Tuesday, December 30, 2008
SUPER FANTASTIC
I GOT THE JOB!!!! im soooo happy!! AND not only that but the discount for Zeh'en to be there while i work is awesome!! i only pay 14 dollars a week!! oh im so happy! i just need to solidify child care plans for 2 evenings a week and im hoping to have zeh'en back by next week!!! i have missed him so much! i am also super excited because im gonna be starting the next phase! like ok. When i first got out of the program i had to learn to just function. Work and get the bills paid, scrape by if you will. As i got better with that then the divorce got more heated and i had to learn to keep on goin and how to let God have more control of me so i could handle it. Then i had to learn to trust God more as things with Zeh'ens dad got really hard and i was concerned about what was going on. Then i had to go through all of that time being lonely and deal with the fact that i have chosen the narrow gate...and sometimes that means you go alone. i had to balance all of those things with the strains of being a mom. I also had to learn to stand on Gods promises even when i cannot see the next step.
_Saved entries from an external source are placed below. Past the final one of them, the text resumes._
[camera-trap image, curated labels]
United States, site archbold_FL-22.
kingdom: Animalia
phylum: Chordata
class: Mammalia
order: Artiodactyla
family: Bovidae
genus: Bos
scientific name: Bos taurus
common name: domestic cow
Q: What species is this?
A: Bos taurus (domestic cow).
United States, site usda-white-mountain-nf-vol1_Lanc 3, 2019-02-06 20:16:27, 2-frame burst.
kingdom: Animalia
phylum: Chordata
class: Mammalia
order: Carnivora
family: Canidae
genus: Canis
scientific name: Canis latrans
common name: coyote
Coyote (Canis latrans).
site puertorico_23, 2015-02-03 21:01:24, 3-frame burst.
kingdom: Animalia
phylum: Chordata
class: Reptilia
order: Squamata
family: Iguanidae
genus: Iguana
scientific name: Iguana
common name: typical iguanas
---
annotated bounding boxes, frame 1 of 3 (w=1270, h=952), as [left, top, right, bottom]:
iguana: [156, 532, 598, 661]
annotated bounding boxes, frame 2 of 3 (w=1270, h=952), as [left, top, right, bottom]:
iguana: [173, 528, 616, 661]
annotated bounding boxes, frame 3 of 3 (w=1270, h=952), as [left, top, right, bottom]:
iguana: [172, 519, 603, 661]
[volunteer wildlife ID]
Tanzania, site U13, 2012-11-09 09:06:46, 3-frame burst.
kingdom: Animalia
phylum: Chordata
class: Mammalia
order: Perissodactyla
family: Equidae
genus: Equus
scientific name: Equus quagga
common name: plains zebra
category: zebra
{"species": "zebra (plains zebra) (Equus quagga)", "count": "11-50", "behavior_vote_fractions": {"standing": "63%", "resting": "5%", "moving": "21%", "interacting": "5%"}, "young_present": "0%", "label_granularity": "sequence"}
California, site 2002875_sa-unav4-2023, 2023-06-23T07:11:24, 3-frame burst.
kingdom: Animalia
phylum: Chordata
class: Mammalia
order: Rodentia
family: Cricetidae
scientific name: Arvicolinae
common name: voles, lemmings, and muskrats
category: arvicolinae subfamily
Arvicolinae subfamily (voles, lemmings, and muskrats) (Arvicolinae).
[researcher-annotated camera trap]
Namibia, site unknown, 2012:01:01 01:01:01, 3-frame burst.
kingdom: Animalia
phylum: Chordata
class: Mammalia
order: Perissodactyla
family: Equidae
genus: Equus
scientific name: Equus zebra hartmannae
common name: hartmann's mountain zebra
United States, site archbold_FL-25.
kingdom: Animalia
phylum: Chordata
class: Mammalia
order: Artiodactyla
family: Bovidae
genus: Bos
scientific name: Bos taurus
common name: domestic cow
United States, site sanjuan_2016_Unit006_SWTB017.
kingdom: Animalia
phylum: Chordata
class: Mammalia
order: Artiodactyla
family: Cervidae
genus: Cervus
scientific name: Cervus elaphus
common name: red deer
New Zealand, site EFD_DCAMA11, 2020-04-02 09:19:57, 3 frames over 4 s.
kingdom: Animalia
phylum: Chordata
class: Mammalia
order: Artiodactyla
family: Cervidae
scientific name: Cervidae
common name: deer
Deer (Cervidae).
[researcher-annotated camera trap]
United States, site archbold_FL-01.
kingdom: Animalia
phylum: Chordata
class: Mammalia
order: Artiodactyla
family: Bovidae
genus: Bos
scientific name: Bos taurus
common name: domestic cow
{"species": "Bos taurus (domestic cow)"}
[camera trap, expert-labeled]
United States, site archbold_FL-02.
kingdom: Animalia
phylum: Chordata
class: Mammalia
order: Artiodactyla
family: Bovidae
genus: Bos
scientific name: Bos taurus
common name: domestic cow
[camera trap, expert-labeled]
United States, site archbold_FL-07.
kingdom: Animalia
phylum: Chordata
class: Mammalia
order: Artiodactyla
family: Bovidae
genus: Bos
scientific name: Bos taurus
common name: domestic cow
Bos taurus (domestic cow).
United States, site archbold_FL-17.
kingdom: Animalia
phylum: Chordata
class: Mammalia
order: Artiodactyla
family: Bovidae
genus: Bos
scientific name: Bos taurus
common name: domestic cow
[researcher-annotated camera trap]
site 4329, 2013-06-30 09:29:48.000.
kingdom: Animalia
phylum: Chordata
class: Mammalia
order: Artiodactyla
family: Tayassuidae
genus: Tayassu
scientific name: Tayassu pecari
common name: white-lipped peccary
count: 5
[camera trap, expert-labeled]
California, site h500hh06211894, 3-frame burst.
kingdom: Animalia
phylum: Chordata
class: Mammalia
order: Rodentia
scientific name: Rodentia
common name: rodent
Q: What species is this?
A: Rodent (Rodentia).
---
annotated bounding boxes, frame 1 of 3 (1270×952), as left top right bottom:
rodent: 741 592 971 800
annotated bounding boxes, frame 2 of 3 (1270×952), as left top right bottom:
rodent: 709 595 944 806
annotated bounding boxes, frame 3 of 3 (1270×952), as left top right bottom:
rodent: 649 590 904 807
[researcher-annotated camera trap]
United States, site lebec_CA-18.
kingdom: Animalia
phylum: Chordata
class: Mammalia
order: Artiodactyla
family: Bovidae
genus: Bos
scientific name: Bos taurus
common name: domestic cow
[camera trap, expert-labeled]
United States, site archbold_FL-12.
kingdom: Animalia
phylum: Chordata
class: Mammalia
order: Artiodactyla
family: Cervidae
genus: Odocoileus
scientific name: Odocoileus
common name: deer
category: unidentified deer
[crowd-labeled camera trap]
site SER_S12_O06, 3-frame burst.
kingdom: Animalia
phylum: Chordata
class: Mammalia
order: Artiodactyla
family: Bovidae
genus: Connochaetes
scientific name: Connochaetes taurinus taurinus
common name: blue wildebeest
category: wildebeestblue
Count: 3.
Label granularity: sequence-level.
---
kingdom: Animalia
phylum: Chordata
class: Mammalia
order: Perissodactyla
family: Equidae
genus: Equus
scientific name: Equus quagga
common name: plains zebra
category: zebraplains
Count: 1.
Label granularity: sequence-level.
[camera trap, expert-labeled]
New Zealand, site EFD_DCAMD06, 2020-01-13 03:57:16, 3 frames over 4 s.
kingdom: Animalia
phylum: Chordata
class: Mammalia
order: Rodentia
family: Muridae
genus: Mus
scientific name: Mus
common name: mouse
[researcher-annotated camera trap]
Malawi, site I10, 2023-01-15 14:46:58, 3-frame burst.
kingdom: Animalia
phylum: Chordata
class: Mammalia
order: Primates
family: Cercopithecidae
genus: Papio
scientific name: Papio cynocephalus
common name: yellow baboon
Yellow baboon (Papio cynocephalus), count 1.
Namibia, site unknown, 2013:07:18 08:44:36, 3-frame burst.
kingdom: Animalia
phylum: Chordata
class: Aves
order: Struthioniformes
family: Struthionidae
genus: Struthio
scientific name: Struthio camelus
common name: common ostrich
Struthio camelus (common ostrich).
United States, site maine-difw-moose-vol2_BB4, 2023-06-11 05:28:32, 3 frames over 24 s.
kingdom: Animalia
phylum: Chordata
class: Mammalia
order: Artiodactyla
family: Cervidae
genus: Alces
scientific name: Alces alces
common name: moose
That is a hard one especially when so many people are involved and they all want answers. well then after the pressure of the custody nightmare was lifted i had to let Zeh'en go for a bit. God started just working on me as me. All of those other things were me too, but since it was in the context of me being mom thats where everything was focused. God has used this time to remind me of the joy i have in being his child. And while i will always be mom , i am also just avenell. and i have been learning the joys of that. who i am in my friendships and how to balance my faith with life and people. Now that i have got this second job and a good set of support ( not in my family ) I feel like God is bringing all of these things together in my life and finally like the next phase begins. Im about to get to the part where it finally becomes my functioning life. not waiting on courts, waiting on situations, hoping the next step... its finally gonna be like LIFE! I will be combining the friendships and personal roles with the responsibilities and joys of motherhood. its hard to explain but im so excited about it. I am so excited to be of use to God. and i know to be of use i have to first use all the gifts and lessons to bring my own life to a balance of stability so that i am able to be used as a blessing for others. THANK YOU LORD!!!!!!!